Or il semble bien que l'on pourrait faire une constatation analogue en ce qui concerne la communauté gaie issue du mouvement de libération homosexuelle des années soixante-dix. Phénomène qu'il faut d'ailleurs vraisemblablement interpréter comme le signe d'une atteinte non négligeable des objectifs et des revendications socio-politiques de ce mouvement[21]. Force est en effet de reconnaître que, malgré de persistants malaises dans notre société[22] (comme dans l'ensemble des sociétés occidentales), l'homosexualité s'y voit désormais largement tolérée, voire reçue. Non seulement est-elle protégée (fût-ce imparfaitement) contre la discrimination par d'importants textes législatifs, mais celle-ci est accueillie de manière relativement positive - voire relativement banalisée - par d'importants secteurs de la société. Les indignations morales que la culture avait pu nourrir jusque là à l'endroit de l'homosexualité se sont en partie déplacées sur d'autres réalités (la sexualité des mineurs, par exemple, la violence et la pornographie, etc.).

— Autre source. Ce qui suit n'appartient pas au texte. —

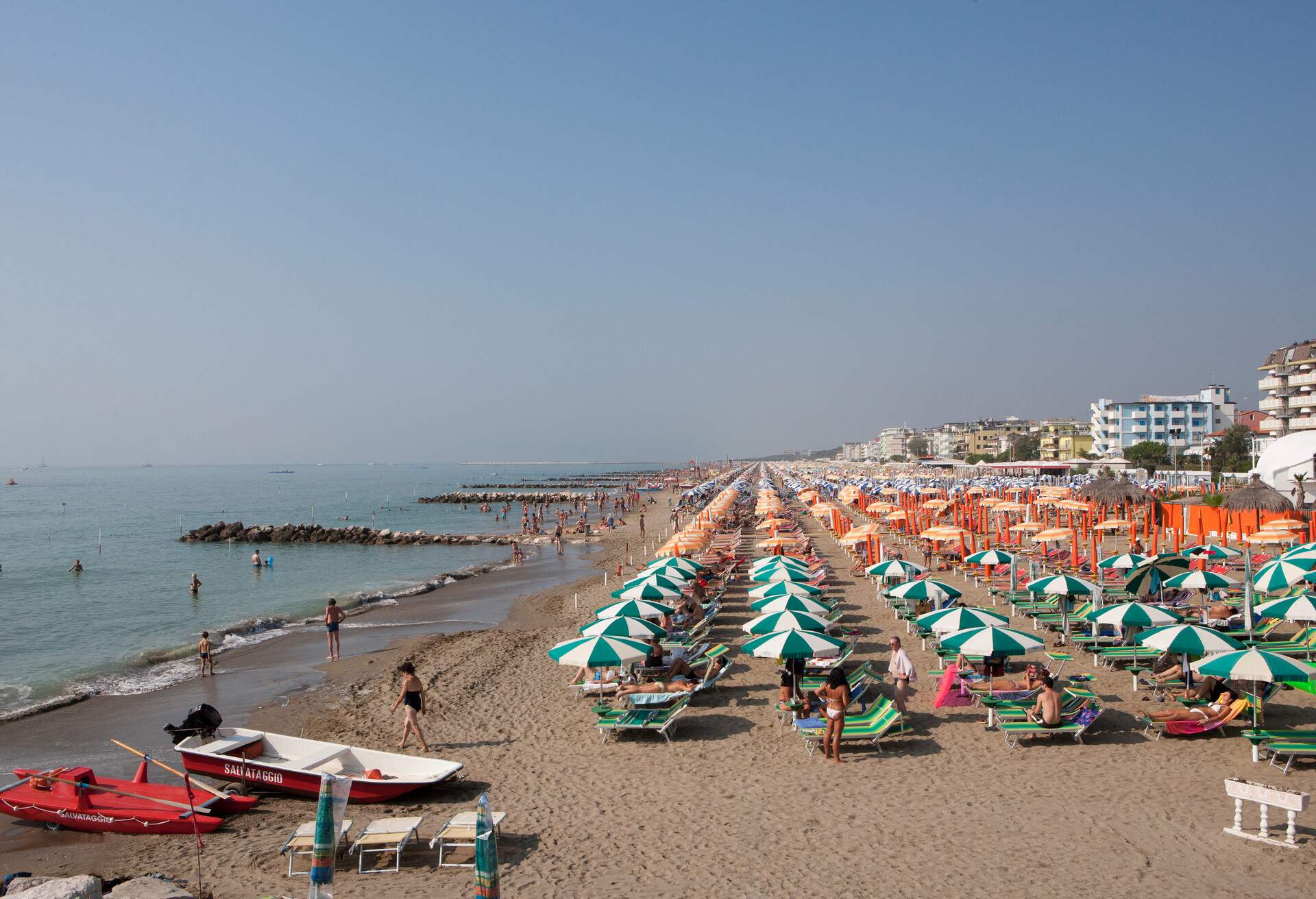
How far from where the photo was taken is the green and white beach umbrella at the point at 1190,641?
9.60 m

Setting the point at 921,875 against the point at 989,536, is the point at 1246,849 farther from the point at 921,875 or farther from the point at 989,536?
the point at 989,536

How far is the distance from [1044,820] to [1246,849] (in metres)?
1.50

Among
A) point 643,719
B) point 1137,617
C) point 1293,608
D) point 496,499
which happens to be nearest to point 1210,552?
point 1293,608

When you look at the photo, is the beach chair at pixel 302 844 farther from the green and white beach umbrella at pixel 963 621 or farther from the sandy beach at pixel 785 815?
the green and white beach umbrella at pixel 963 621

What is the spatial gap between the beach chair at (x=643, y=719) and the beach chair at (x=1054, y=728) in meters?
3.94

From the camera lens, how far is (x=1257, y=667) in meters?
8.27

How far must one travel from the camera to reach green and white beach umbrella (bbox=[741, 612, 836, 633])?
11.4 meters

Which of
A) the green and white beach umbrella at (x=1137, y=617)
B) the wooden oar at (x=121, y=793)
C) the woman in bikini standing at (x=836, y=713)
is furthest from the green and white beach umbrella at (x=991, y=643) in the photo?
the wooden oar at (x=121, y=793)

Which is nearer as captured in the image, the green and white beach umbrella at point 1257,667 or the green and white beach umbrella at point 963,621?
the green and white beach umbrella at point 1257,667

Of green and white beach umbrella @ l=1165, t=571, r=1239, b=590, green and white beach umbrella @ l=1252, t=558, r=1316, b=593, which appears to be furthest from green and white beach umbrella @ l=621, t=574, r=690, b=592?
green and white beach umbrella @ l=1252, t=558, r=1316, b=593

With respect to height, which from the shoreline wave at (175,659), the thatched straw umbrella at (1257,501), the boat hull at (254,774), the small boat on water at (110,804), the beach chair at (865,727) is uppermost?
the thatched straw umbrella at (1257,501)

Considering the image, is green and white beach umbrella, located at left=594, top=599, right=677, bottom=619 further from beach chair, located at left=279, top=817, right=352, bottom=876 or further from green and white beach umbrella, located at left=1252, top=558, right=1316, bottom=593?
green and white beach umbrella, located at left=1252, top=558, right=1316, bottom=593

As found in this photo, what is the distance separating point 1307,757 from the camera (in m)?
8.51

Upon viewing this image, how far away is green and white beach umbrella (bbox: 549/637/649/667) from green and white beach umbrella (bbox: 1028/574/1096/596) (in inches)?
289
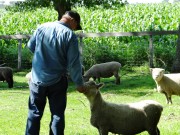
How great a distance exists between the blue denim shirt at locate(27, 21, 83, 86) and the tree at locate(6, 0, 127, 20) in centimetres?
1170

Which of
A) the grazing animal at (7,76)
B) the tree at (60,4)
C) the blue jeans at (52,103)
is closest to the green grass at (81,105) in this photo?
the grazing animal at (7,76)

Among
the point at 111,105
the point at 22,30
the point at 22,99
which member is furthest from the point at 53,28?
the point at 22,30

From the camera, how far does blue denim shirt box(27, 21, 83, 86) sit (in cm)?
646

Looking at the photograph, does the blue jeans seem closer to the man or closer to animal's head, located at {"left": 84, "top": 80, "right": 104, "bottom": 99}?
the man

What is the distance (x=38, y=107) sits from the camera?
6797 mm

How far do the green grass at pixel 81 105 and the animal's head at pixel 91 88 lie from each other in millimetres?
1193

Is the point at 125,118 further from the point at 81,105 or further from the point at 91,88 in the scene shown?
the point at 81,105

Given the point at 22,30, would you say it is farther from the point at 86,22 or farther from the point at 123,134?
the point at 123,134

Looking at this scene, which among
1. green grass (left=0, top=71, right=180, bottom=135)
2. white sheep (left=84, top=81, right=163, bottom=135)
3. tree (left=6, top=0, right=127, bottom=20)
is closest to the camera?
white sheep (left=84, top=81, right=163, bottom=135)

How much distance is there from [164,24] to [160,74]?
54.2ft

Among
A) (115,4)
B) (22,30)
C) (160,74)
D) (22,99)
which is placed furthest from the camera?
(22,30)

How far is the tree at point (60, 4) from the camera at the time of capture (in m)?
18.5

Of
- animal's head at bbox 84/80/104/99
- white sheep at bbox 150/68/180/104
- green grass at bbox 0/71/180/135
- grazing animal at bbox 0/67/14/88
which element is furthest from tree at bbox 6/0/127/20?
animal's head at bbox 84/80/104/99

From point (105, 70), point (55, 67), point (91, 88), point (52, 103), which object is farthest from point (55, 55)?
point (105, 70)
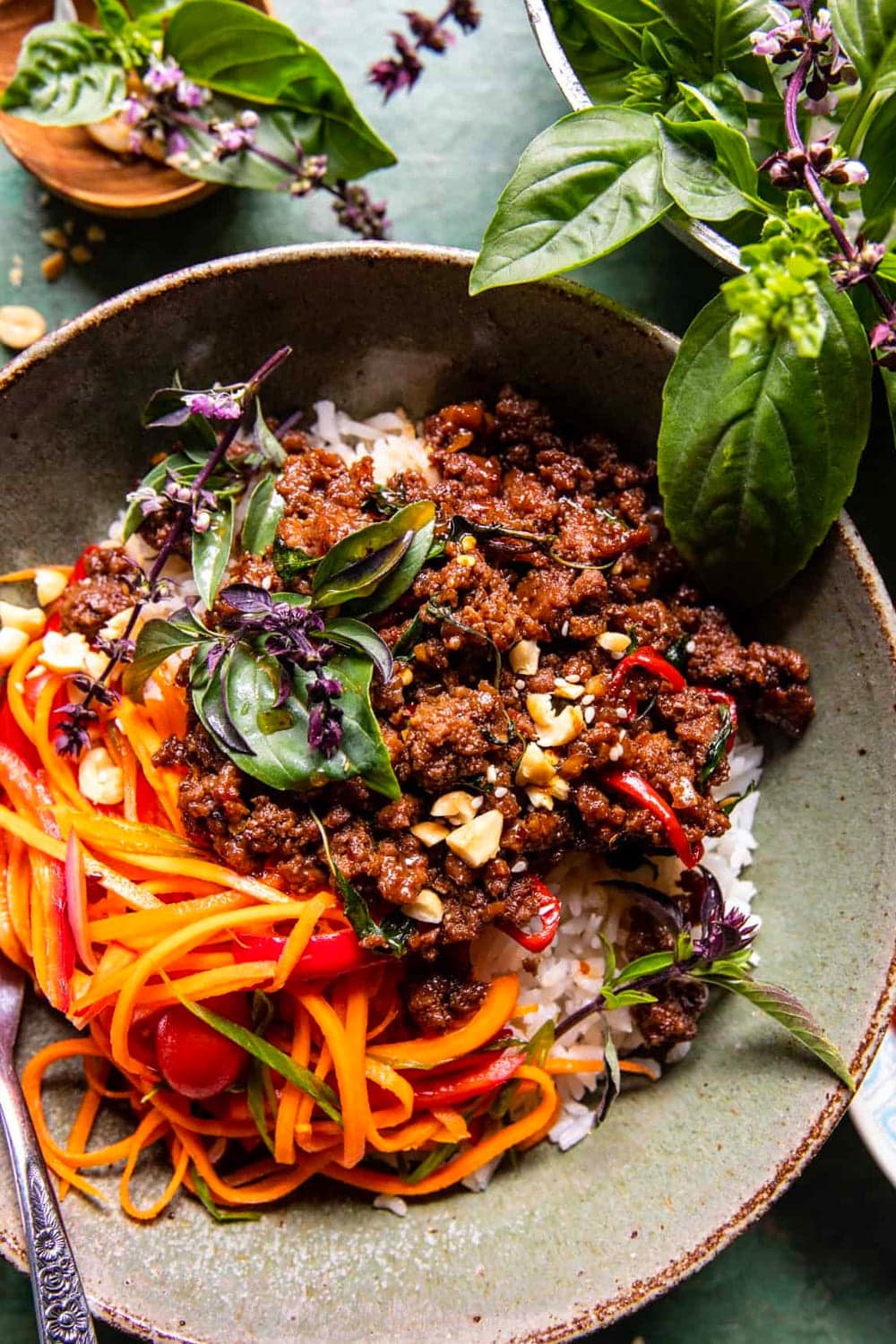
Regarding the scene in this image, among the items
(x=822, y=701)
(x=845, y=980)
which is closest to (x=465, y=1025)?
(x=845, y=980)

Tous semble s'être passé comme si les homosexuels - au moins les hommes homosexuels - s'étaient en quelque sorte imposés comme «interlocuteurs valables» et «citoyens à part à part - à peu près - entière», i.e. d'abord et avant tout peut-être comme «consommateurs rentables» et «contribuables respectables», dans une société qui se fonde toujours sur le vieux mythe de la démocratie libérale: «No taxation without representation»... Plus encore: les homosexuels, à travers leurs luttes de revendication (comme les Verts allemands siégeant au Bundestag ou les anciens soixante-huitards recyclés en jeunes cadres dynamiques...), ont fait la preuve qu'ils étaient - individuellement et collectivement - des citoyens fiables et utiles[23]. Hocquenghem encore, d'une manière qui n'est peut-ête satirique que si l'on y tient vraiment, parlait à cet égard de l'apparition d'un nouveau type d'homosexuel: «Un stéréotype d'homosexuel d'État, intégré à l'État, modelé par l'État et proche de lui par les goûts, rassuré d'ailleurs par la présence de tel ou tel sous-ministre lui-même homosexuel sans fausse honte (...) remplace progressivement la diversité baroque des styles homosexuels traditionnels.»[24] Un observateur sociologue de la scène québécoise va dans le même sens en précisant encore davantage: «Si l'homosexualité a pu jadis inquiéter les classes dirigeantes, c'est parce que sa gestion faisait problème (...) Mais il n'en va plus de même aujourd'hui: grâce au "progrès", des alternatives ont vu le jour et des techniques nouvelles se sont développées qui rendent maintenant la gestion possible. Les craintes se dissipent (...) L'homosexualité se normalise et entre dans le champ de la domination techno-cratique(...)» [25].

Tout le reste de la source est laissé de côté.